United States

Stocks Bounce as Investors Raise Rate Hike Expectations After Powell's Comments

Brendan McDermid | Reuters

U.S. stocks rebounded Tuesday as traders digested Federal Reserve Chair Jerome Powell's latest rate hike comments.

The Dow Jones Industrial Average rose 254.47 points, or 0.7% to 34,807.46. The S&P 500 added 1.1% to close at 4,511.61. The Nasdaq Composite rallied nearly 2% to finish at 14,108.82.

Stocks were coming off a volatile session Monday, as Powell said "inflation is much too high" and vowed to take "necessary steps" to curb inflation. The comments came less than a week after the Fed raised rates for the first time since 2018.

"The anticipation turned out to be worse than the actual event and now the messaging that we heard yesterday ... sets us up to be prepared for the worst, but hope for the best," Liz Young, head of investment strategy at SoFi, told CNBC's "Fast Money Halftime Report" on Tuesday.

Some market participants raised their expectations for rate hikes as Powell said the Fed could move the benchmark rate by a greater magnitude than previously forecast.

"If we conclude that it is appropriate to move more aggressively by raising the federal funds rate by more than 25 basis points at a meeting or meetings, we will do so," said Powell on Monday to the National Association for Business Economics.
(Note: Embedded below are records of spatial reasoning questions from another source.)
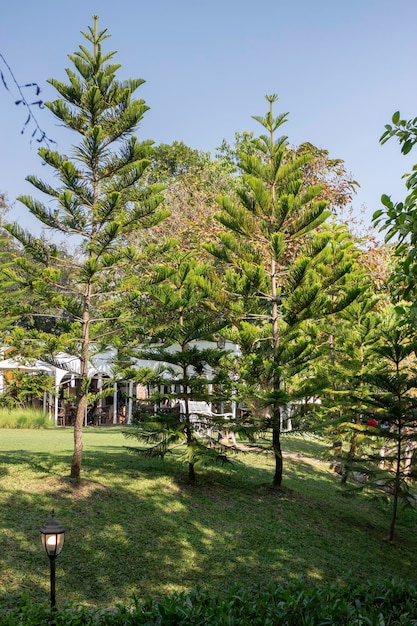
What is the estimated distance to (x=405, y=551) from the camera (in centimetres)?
858

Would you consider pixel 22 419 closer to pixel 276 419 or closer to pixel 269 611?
pixel 276 419

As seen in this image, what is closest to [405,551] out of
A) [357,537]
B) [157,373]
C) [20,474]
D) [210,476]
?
[357,537]

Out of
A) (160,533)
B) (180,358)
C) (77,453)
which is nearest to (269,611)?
(160,533)

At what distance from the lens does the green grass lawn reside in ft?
19.4

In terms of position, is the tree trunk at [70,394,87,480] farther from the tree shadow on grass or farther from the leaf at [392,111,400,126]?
the leaf at [392,111,400,126]

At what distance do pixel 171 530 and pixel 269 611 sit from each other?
13.0ft

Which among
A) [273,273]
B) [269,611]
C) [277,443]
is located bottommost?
[269,611]

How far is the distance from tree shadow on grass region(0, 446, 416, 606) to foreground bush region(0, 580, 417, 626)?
4.38ft

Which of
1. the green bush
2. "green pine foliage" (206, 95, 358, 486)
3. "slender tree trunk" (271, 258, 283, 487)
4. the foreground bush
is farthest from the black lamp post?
the green bush

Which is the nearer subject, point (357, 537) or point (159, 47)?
point (159, 47)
One basis point equals 0.01%.

Goldman Sachs on Monday upped its forecast to 50-basis-point hikes at the May and June Fed meetings. UBS chief U.S. economist Jonathan Pingle in a note Monday said, "We think odds of a 50 bp rate hike are rising."

The benchmark 10-year U.S. Treasury yield on Tuesday hit 2.392% at the highs of the session, its highest level since May 2019.
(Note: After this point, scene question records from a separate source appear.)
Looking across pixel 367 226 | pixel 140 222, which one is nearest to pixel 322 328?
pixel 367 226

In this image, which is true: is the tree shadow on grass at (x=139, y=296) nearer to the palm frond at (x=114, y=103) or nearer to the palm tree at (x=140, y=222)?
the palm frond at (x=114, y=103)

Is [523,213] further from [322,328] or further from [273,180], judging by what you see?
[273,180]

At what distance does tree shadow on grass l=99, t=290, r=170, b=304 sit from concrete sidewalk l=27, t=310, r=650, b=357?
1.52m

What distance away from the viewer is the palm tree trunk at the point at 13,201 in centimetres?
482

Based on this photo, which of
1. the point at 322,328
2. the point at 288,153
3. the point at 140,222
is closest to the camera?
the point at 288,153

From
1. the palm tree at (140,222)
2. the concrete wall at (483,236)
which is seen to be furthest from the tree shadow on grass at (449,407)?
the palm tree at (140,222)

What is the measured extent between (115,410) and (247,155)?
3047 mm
Bank stocks rose Tuesday along with interest rates. JPMorgan gained 2.1%, and Bank of America rose 3.1%.

Technology stocks, which struggled Monday after Powell's comments, rebounded Tuesday. Big Tech names Alphabet, Meta and Amazon all gained more than 2%, providing support to the indexes.
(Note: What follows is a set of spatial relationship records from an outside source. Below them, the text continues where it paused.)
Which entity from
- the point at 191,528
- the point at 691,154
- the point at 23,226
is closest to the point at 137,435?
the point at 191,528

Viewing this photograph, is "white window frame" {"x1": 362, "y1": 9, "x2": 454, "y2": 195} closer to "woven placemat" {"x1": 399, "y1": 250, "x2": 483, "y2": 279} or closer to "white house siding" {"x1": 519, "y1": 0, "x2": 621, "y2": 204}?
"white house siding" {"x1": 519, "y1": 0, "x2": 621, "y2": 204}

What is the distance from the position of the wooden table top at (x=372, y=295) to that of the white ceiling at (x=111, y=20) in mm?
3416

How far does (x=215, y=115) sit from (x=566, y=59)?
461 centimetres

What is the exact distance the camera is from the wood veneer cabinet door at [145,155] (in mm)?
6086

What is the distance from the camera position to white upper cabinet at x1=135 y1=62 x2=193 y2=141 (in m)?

Nike shares moved up 2.2% after the retailer reported a beat on the top and bottom lines for its fiscal third quarter, buoyed by strong demand in North America.

Investors on Tuesday continued to watch the situation in Eastern Europe, with President Joe Biden saying Russian President Vladimir Putin's back is "against the wall" as the war with Ukraine nears a stalemate.

The three major averages are on pace to finish the month positive. The S&P 500 is up 3.1% in March, while the Dow and Nasdaq are each more than 2% higher on the month.